Malika, l’hôtesse de l’air, effectuait son service. Elle avait une cabine munie de caméras constamment  braquées sur elle. Ce système lui permettait de diffuser ses instructions sans se déplacer. Les passagers pouvaient la voir sur les nombreux écrans qui garnissaient intérieurement le fuselage. En cas de nécessité, elle quittait sa cabine. Les 500 sièges de l’avion possédaient un minuscule tableau muni de boutons que les voyageurs manipulaient sous la direction de l’hôtesse. Ainsi, le dossier de l’un servait de tableau de bord à celui qui se trouvait immédiatement derrière.
    Une mélodie reposante baignait le compartiment des passagers. Cette musique avait été composée par un musicien-psychiatre, spécialiste des maladies nerveuses.
    Tout allait pour le mieux. Quelques voyageurs somnolaient, d’autres écrivaient, certains se servaient des friandises ou des boissons aux distributeurs automatiques.
Isolé dans se cabine, Yassine, le commandant, surveillait attentivement ses appareils. Il exécutait facilement toutes les manœuvres car il connaissait sa machine à  fond. En fait, il faisait corps avec elle, souffrant lorsqu’elle souffrait, riant quand elle était en forme. Ce qui était le cas, en général, heureusement.
    Pour Yassine, « Aïda 15 » n’était pas un objet mais une compagne sensible à laquelle il consacrait le plus gros de son temps. Une grande affectation liait l’homme et la machine. « C’est pour cela que tu refuses de te  marier ? » lui avait jeté son cousin. A ce souvenir, Yassine éclata de rire.

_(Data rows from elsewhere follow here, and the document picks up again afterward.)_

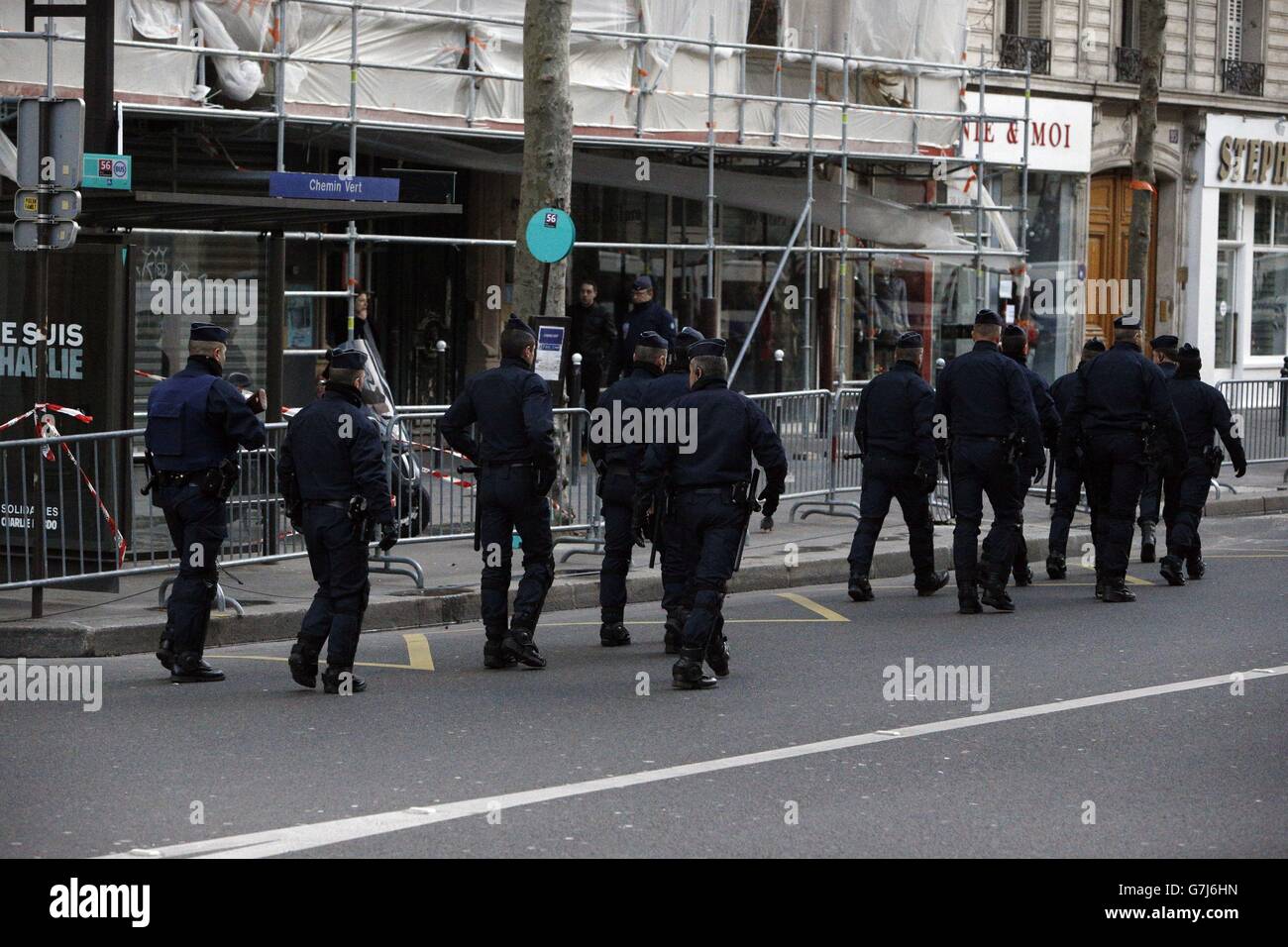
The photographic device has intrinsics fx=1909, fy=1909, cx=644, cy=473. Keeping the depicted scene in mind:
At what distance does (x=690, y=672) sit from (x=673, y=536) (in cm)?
89

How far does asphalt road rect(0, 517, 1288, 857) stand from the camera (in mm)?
6332

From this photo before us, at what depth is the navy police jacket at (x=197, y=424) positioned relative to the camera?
9438mm

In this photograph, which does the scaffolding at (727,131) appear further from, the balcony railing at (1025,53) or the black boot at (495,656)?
the black boot at (495,656)

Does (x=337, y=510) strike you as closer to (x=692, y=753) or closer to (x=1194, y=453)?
(x=692, y=753)

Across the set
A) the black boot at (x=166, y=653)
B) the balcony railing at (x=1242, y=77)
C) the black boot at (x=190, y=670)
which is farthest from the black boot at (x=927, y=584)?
the balcony railing at (x=1242, y=77)

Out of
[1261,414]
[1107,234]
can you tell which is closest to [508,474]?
[1261,414]

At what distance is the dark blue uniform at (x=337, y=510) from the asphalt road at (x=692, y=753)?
1.01 feet

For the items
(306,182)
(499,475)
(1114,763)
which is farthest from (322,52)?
(1114,763)

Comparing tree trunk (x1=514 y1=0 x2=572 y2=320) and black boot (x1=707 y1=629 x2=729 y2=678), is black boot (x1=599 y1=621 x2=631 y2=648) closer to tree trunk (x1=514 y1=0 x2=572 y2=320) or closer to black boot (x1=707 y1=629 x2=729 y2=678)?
black boot (x1=707 y1=629 x2=729 y2=678)

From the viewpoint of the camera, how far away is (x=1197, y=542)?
529 inches

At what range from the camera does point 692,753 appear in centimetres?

    « C’est vrai songea-til, je suis heureux ainsi, je n’ai besoin de rien d’autre. » Pour savourer cet instant privilégié, il faillit fermer les yeux. Son regard s’introvertit.
Il n’eut pas le temps de visiter son âme. Un bref sifflement avait retenti. C’était le signal d’alarme.
    Aussitôt après, une voix monocorde, leitmotiv du malheur, répéta : « Retour à terre.. Retour à terre.. Retour à terre.. ».
Immédiatement, Yassine ouvrit le contact avec la station d’alerte terrienne. D’une voix blanche, il demanda :
    -  Ici « Aïda 15 », que se passe-t-il
    Le responsable de la sécurité répondit :
    - La Lune est en péril
    La gorge de Yassine se contracta. Il fit un effort pour parler :
    - Puis-je faire quelque chose ?
    - Avec 500 passagers, c’est impossible
    - En effet, admit Yassine
    - Rentrez, voulez-vous ?
    - Bien.
    Les passagers de la fusée « Aïda 15 » ne se doutaient de rien. Ils se laissaient bercer dans les fauteuils parfumés. De temps à autre, il jetaient un coup d’œil sur les téléviseurs où le charmant visage multiplé veillait. Ils savaient également qu’en cas de besoin, elle viendrait, Une manette d’appel se trouvait sous chaque siège à cet effet. Aussi se sentaient-ils en sécurité.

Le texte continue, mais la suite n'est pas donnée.